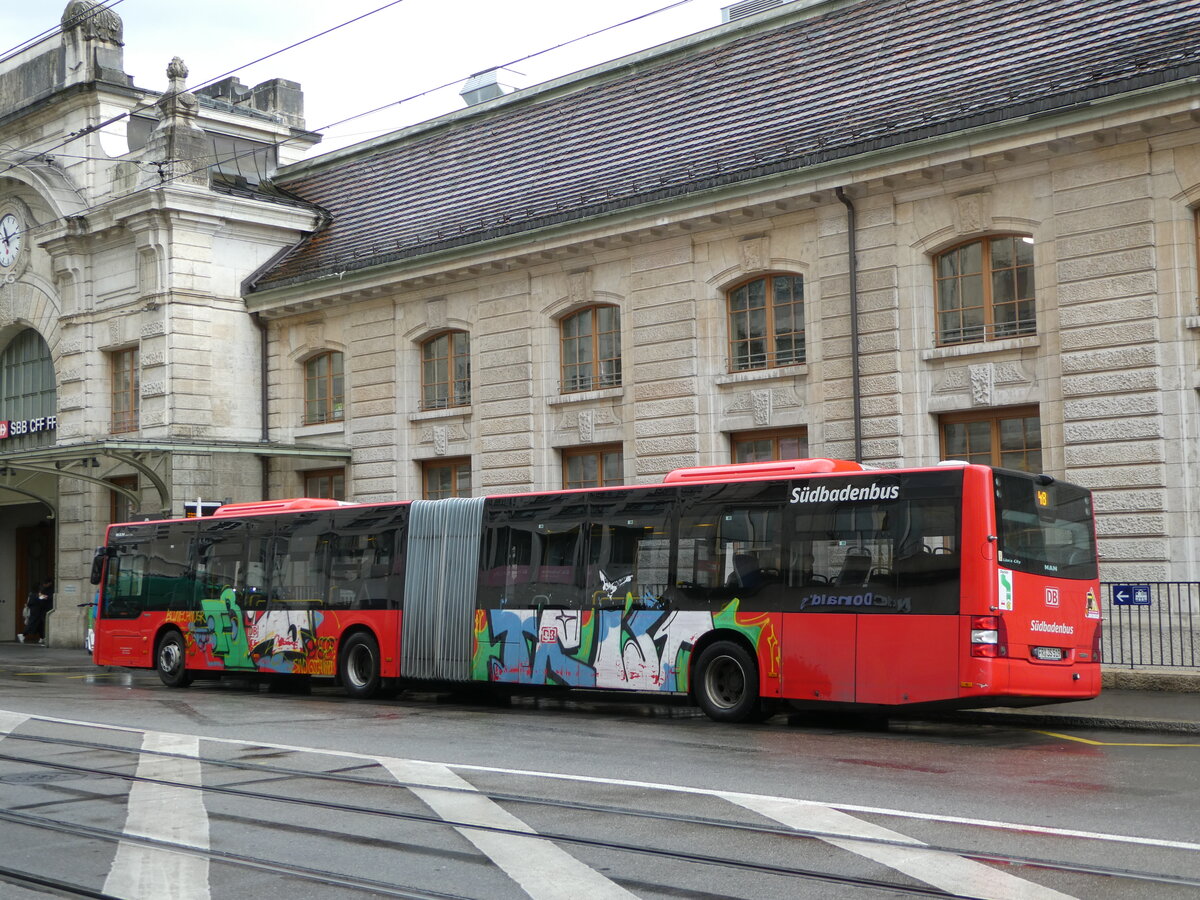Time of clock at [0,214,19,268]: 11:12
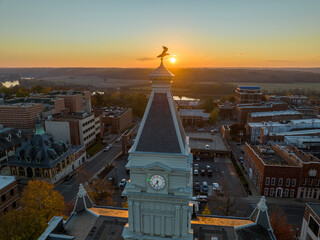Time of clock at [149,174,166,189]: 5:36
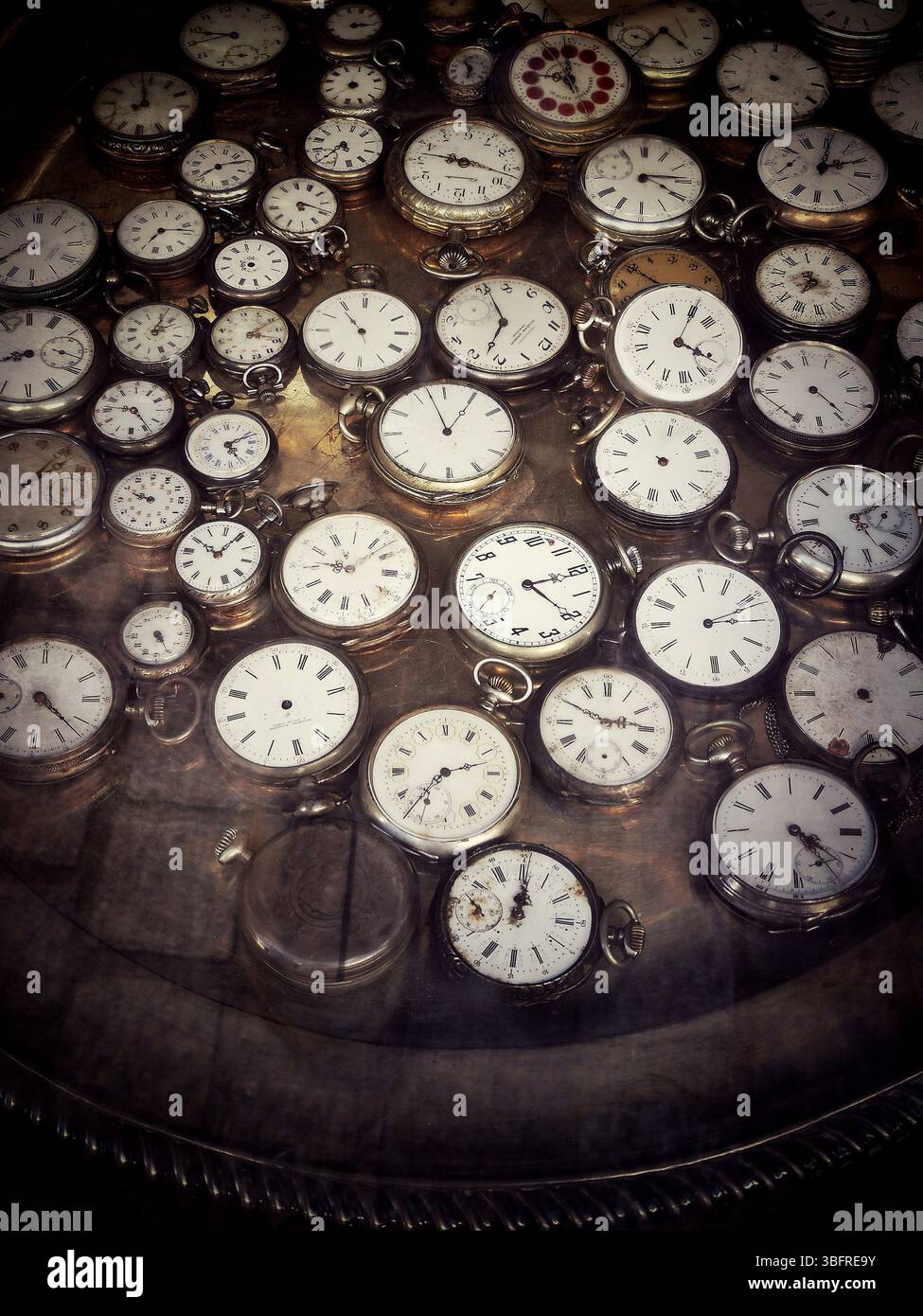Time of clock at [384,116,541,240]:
+ + + + +
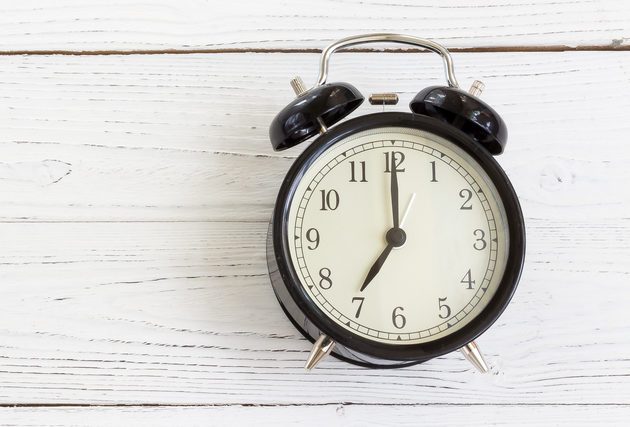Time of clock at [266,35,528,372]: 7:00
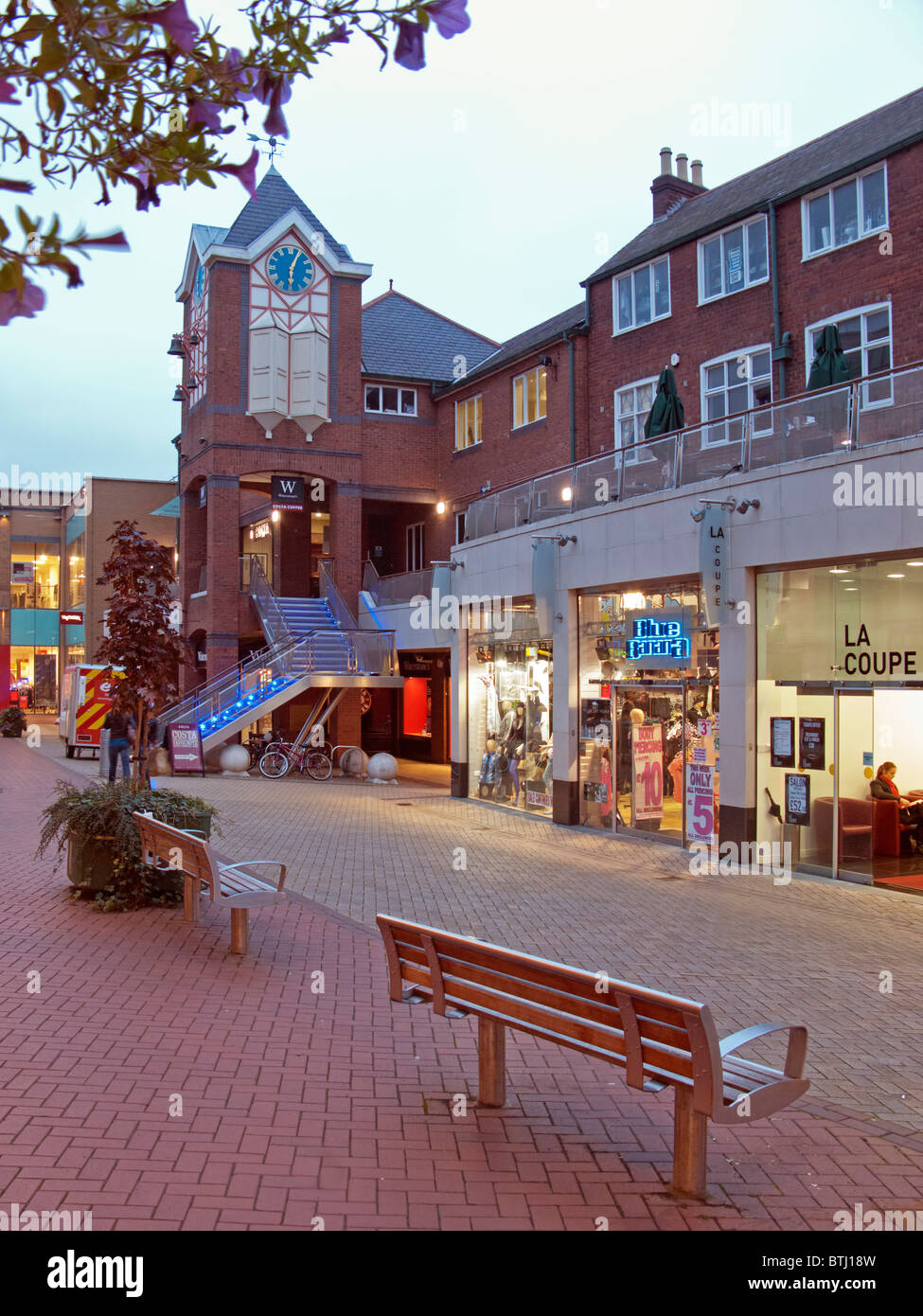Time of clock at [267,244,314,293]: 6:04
+ + + + +
### Request
Please rewrite the stretch of items from "Time of clock at [266,35,528,372]: 7:00" through "Time of clock at [267,244,314,293]: 6:04", swapping "clock" for "watch" and keeping everything else the same. Leave the pictures out of your answer.

### Full answer
Time of watch at [266,35,528,372]: 7:00
Time of watch at [267,244,314,293]: 6:04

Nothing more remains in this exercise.